Here, a story is told of a competitor in the Russian math olympiad of 1945. The boy did not solve a single problem, but received a prize for writing:
I spent much time trying to prove that a straight line can't intersect
three sides of a triangle in their interior points but failed for, to
my consternation, I realized that I have no notion of what a straight
line is.
Assume the standard Euclidean geometry of the plane. What is the simplest way to prove this statement? Can it be done without analytic geometry?

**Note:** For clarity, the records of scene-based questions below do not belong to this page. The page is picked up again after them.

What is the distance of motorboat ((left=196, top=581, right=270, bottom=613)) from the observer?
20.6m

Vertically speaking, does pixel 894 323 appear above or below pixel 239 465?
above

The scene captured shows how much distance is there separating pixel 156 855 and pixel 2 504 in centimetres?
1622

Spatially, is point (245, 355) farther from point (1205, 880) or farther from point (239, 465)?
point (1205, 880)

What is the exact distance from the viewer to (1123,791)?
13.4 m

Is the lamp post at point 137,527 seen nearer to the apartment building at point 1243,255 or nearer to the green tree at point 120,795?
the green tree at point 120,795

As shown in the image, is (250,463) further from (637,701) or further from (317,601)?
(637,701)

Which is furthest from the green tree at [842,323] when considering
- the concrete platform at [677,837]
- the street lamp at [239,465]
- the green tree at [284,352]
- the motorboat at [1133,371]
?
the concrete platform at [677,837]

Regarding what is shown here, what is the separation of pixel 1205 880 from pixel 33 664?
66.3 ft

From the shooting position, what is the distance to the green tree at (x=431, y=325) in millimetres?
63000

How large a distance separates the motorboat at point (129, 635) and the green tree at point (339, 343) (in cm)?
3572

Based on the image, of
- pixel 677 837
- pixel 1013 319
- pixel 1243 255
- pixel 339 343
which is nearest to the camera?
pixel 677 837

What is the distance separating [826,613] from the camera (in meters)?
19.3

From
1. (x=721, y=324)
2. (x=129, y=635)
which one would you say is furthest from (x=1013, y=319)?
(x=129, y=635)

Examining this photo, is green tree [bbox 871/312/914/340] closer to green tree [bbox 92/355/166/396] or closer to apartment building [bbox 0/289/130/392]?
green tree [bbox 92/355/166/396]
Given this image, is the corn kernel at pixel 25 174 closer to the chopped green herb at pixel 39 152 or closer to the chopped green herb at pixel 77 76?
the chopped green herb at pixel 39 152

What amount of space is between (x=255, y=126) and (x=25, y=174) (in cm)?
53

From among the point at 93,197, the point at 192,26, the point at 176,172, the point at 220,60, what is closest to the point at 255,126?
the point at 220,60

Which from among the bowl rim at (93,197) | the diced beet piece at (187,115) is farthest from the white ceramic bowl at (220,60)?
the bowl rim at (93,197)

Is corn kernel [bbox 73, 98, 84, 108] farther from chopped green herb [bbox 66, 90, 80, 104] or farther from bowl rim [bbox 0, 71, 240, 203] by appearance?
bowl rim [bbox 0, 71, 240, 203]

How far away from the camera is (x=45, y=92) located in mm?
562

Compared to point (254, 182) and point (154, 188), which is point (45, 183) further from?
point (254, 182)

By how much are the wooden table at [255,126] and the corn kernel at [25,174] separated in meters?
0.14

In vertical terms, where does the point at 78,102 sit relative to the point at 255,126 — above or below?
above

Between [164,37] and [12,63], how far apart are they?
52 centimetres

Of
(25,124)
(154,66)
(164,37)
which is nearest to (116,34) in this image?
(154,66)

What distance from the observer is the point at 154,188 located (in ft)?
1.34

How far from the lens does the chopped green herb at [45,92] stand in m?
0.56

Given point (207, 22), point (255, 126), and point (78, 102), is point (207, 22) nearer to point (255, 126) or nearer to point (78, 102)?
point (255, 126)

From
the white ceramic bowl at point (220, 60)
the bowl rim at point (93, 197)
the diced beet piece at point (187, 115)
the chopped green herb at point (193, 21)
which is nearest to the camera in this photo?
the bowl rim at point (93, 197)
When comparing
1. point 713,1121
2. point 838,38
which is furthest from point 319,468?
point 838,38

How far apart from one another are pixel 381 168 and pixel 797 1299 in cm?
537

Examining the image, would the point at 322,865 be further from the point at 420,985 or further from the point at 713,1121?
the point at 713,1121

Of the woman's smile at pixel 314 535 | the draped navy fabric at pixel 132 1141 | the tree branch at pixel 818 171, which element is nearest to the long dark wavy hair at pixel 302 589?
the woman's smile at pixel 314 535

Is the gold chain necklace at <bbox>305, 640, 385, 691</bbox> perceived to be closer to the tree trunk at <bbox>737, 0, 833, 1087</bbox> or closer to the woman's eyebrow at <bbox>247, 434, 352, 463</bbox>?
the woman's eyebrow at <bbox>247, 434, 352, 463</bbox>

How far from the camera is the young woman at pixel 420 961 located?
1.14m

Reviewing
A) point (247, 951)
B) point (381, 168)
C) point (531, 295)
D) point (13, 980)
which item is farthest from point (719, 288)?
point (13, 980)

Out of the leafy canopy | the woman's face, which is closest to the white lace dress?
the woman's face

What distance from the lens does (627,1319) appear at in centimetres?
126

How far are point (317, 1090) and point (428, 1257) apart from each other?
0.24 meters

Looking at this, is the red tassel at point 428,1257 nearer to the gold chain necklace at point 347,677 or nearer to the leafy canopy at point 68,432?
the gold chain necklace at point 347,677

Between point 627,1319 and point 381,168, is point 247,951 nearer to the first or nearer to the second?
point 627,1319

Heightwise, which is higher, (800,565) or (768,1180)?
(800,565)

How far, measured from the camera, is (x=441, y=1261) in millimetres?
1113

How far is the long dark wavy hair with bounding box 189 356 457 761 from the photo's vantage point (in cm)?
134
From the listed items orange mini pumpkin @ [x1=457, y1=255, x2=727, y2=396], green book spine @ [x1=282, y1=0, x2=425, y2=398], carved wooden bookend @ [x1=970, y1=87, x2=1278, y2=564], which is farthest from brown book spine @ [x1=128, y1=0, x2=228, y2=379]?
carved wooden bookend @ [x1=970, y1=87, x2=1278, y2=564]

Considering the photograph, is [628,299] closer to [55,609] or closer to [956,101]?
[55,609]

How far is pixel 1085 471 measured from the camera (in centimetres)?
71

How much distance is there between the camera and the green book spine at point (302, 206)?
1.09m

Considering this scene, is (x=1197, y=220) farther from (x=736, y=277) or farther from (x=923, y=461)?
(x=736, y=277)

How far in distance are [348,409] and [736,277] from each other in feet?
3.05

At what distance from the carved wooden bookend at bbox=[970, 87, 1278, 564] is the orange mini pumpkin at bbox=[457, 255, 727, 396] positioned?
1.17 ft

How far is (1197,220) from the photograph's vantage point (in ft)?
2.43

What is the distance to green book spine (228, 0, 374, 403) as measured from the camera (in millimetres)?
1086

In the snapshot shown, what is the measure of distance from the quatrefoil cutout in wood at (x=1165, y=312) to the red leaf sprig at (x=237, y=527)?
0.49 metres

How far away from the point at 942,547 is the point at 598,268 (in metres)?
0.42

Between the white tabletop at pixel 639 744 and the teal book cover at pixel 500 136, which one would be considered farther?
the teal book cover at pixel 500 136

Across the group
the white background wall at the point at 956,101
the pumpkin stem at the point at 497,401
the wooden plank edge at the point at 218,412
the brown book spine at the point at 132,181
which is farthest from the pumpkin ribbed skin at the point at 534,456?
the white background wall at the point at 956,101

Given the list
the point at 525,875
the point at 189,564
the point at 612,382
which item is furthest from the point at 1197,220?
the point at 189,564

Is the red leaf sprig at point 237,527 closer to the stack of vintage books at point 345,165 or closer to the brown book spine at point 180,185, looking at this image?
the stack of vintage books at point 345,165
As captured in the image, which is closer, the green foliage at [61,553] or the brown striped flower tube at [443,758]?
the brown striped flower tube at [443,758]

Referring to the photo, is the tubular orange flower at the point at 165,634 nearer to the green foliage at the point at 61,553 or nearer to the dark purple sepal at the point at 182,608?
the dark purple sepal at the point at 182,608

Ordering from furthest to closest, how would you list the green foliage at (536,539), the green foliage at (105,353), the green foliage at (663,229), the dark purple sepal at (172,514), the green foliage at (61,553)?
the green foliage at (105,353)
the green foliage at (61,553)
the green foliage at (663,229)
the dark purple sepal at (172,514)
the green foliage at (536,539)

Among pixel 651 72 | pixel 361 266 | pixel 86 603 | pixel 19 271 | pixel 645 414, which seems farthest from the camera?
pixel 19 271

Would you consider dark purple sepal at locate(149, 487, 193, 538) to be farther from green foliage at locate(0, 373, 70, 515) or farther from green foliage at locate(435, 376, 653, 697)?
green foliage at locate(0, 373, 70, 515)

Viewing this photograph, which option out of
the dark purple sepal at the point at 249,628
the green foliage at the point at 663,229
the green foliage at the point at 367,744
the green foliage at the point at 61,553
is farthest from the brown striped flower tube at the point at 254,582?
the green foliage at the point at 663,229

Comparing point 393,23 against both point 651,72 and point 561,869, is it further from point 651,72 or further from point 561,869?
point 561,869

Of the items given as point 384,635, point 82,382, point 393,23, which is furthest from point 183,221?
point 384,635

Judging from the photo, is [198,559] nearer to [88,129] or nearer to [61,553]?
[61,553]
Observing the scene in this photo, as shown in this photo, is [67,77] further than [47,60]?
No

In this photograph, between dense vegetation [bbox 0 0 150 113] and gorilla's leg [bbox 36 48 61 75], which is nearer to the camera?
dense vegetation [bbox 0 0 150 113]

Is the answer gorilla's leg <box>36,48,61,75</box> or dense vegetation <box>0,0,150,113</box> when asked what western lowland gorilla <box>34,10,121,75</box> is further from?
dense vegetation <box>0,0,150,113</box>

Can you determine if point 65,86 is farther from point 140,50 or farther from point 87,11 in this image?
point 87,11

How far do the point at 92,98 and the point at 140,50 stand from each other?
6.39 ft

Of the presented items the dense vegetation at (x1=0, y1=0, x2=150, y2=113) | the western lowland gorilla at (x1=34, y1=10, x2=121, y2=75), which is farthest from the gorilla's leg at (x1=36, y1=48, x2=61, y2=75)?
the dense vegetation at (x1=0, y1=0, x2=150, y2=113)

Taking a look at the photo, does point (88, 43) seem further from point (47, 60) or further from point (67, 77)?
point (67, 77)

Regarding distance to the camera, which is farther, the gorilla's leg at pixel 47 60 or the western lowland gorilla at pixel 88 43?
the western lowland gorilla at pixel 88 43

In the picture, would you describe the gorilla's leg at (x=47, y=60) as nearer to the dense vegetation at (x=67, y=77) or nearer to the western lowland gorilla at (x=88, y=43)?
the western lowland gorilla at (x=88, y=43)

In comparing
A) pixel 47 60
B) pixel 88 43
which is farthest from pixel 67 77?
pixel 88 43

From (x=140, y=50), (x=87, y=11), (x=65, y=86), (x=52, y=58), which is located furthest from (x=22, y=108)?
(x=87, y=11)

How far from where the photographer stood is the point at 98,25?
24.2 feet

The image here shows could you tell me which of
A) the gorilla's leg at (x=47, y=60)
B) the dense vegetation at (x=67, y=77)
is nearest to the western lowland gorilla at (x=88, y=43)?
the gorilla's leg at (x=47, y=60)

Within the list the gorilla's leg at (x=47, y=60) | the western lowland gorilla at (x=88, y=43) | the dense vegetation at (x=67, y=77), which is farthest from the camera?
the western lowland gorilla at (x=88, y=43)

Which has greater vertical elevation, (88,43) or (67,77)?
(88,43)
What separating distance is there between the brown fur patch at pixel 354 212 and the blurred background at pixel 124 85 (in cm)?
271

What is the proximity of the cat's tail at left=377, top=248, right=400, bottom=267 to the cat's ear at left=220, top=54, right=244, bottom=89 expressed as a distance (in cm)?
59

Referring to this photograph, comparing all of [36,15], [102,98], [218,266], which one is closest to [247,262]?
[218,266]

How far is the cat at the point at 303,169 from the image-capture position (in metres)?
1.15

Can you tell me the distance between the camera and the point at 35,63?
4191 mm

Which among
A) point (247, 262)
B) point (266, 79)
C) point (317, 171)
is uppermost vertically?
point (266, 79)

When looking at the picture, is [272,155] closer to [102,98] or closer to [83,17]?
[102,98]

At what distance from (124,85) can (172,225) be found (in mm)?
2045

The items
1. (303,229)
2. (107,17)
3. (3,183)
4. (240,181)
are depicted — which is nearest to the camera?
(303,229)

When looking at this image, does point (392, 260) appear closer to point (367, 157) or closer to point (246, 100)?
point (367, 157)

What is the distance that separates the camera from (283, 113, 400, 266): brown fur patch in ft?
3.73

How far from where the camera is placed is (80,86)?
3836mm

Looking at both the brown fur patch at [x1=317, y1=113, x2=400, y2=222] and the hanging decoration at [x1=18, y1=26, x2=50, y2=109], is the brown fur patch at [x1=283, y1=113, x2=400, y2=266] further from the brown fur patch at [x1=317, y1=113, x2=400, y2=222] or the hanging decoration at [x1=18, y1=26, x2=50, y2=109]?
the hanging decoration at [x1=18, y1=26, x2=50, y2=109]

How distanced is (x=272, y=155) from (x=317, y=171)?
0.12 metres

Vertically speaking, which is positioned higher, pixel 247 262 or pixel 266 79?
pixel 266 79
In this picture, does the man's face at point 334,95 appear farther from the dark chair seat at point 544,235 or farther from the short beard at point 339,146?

As noted in the quote, a lot of this has to do with how to rigorously define. A related question is: how is Euclidean geometry rigorously defined today, and in particular, what is a line? What is a point? A triangle?
Best Answer
Yunone is right that this fact is basically equivalent to Pasch's postulate, which can't be proved from Euclid's axioms. There are many such gaps in the axioms corresponding to incidence results that are obviously true if you draw a picture and hence were left unstated, like that the two circles in his first proposition intersect, and that is why Euclid's axioms are said to be insufficient.
So, one answer to your question is that the result in question is true as a consequence of Pasch's postulate if you are using an axiom system that includes it. But there is no geometric axiom system that can be considered the standard formulation of Euclidean geometry today. Rather, the standard formulation nowadays is in terms of the Cartesian plane. Points are ordered pairs, lines are solution sets of linear equations, distance is given by the usual formula, etc.
In this formulation Pasch's postulate is a theorem that can be proven.
A straightforward way to see it is as a consequence of Menelaus' theorem, which can be proven purely algebraically. If a line intersected the interiors of the three sides, this theorem would give us the product of three positive numbers as -1.
But there's a more direct though ugly way to see it. Given a line intersecting the interiors of all sides of a triangle, you can use coordinates to transform this statement into a series of equations and inequalities between real numbers and show they cannot be satisfied. Here are the unattractive details:
Translations preserve lines and betweenness, so translate one vertex to the origin. Linear transformations also preserve lines and betweennes, so transform the two other vertices to (0,1) and (1,0). So, without loss of generality we can assume our triangle has vertices (0,0), (0,1), and (1,0). Now, suppose a line intersects all three sides. If it were vertical, it would be parallel to one side and thus couldn't intersect all three. Thus, the line is the graph of a function f(x). Suppose it intersects the interior of the two edges meeting the origin. Then
$0 < f(0) < 1$ and there is an r in $(0,1)$ such that $f(r) = 0$. Thus $f(x)$ is decreasing so it can be written as $f(x) = mx + b$ where$ m < 0$ and $0 < b < 1$, and also $f(1)=m+b<f(r)=0$ from the fact it is decreasing.
$1-x$ is the equation of the third side. Let's look at the intersection between this side and the line defined by $f(x)$. If $1-x = mx+b$, then $(m+1)x=1-b$. If it intersects the interior of this side, $0 < x < 1$. Thus $m+1 > 0$, so $1-b<m+1$, so $m+b <0$. But $m+b > 0$ was proved above. So it's impossible for any line to intersect the interiors of all three sides.
This proof is ugly, but it demonstrates that Pasch's postulate is a theorem that you can prove in the Cartesian model of Euclidean geometry.